> _Task item_
Below is a listing with pictures. Repeat exactly the lines starting at the one holding "Fresh baked croissant and a cup of coffee" and going on through the one holding "A round bowl", and leave every picture out.

--- Data ---

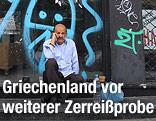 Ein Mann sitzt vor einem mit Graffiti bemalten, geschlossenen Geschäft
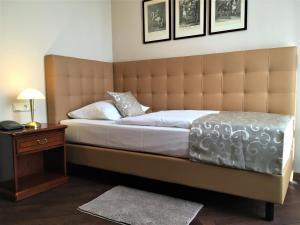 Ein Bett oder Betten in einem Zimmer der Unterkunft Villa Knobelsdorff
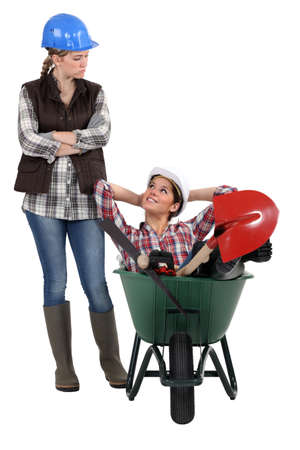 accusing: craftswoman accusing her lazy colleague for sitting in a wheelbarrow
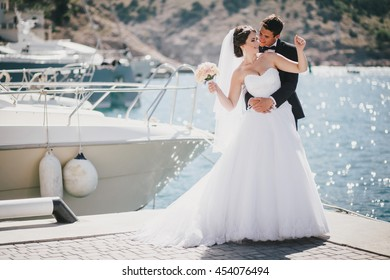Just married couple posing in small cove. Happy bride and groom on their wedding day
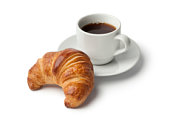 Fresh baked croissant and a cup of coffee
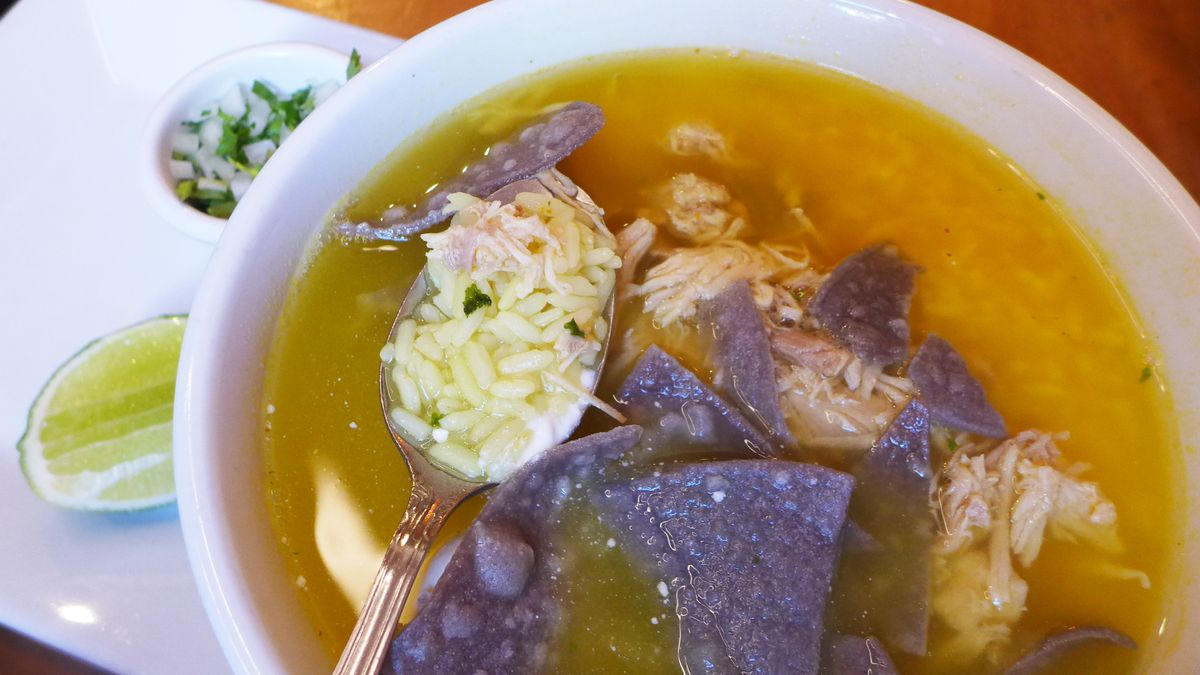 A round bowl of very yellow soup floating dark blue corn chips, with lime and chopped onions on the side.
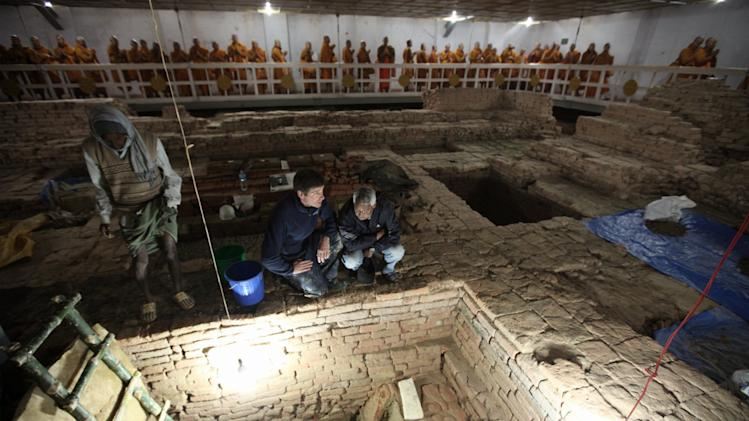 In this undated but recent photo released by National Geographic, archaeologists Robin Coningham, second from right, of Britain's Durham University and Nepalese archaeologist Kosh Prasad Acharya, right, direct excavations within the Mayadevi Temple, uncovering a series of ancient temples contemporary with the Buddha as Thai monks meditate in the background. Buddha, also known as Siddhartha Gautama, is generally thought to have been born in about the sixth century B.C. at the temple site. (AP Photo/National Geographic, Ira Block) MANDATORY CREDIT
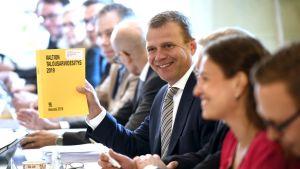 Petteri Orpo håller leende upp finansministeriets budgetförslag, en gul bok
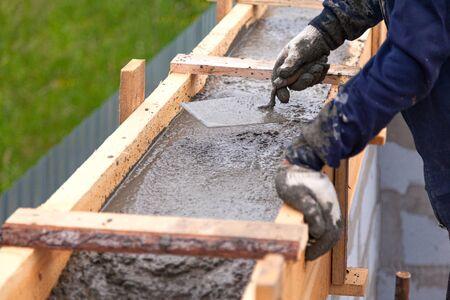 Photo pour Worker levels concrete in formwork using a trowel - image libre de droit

---
--- Data ---

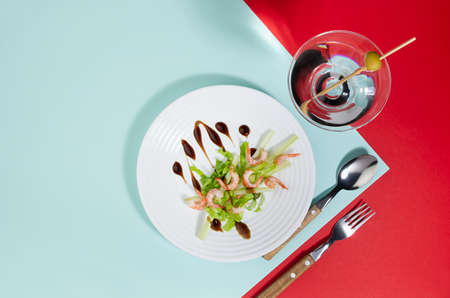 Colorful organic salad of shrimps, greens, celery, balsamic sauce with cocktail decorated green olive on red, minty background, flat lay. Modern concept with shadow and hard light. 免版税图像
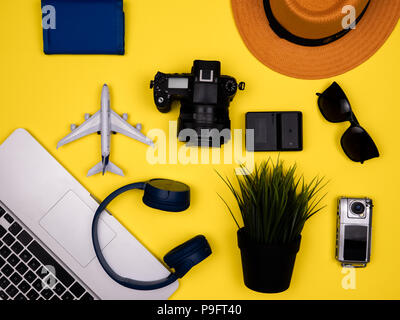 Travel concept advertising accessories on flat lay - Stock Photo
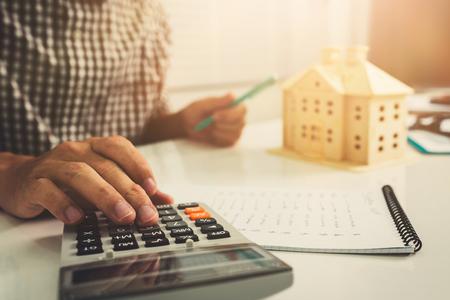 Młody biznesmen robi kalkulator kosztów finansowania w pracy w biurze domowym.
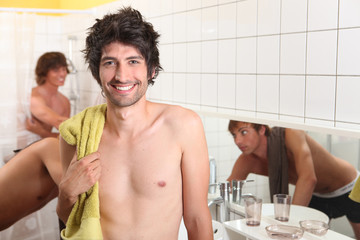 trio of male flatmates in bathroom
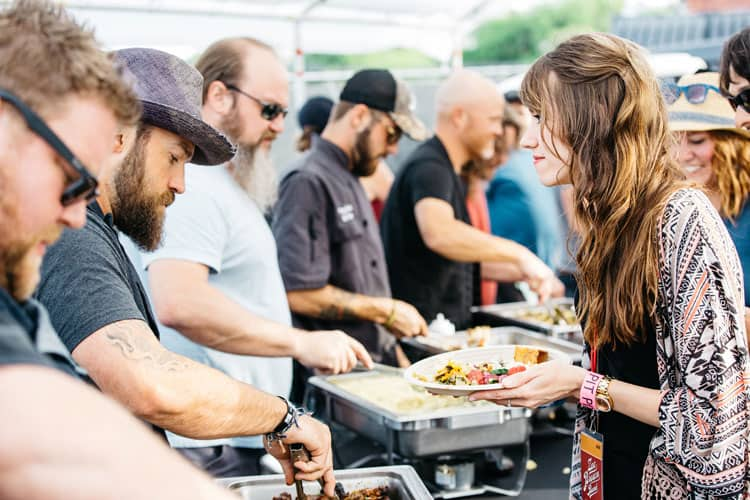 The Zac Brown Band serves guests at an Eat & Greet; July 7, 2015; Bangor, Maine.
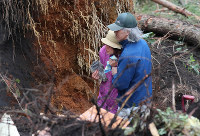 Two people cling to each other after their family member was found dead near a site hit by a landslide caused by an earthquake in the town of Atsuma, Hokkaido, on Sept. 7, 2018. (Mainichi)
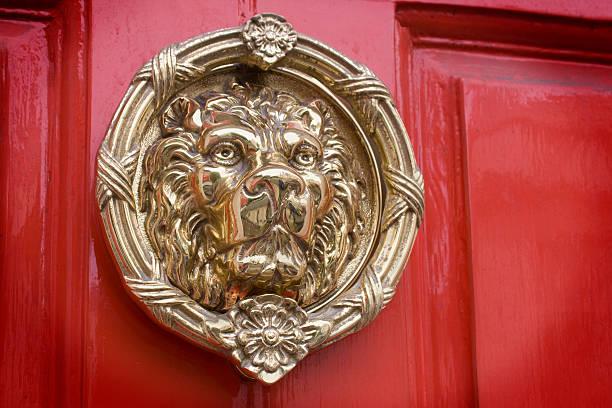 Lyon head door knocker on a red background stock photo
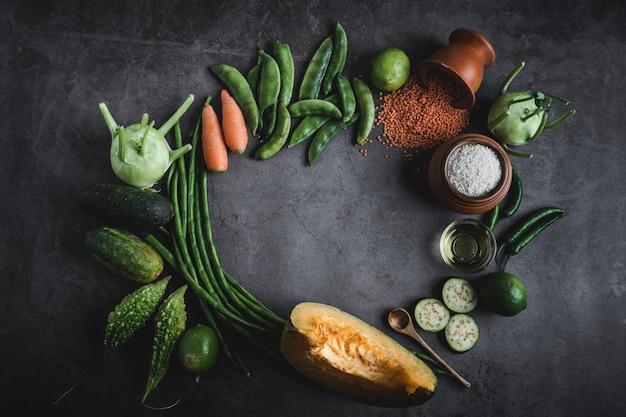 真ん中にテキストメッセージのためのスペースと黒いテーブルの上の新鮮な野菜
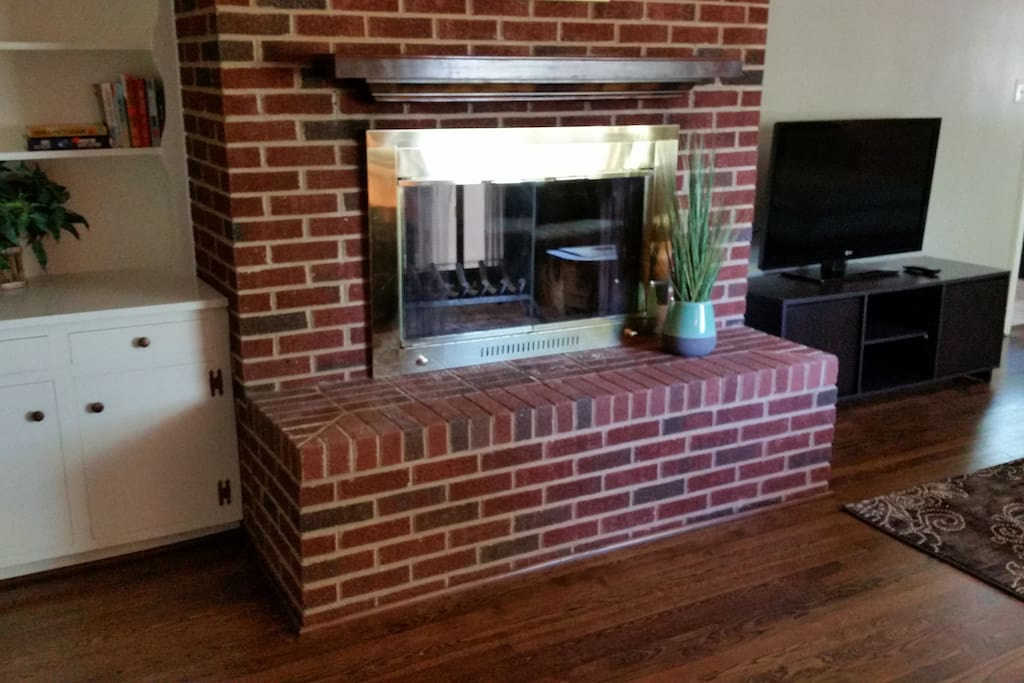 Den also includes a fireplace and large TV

---

> _Exercise solution_
 Fresh baked croissant and a cup of coffee
 A round bowl of very yellow soup floating dark blue corn chips, with lime and chopped onions on the side.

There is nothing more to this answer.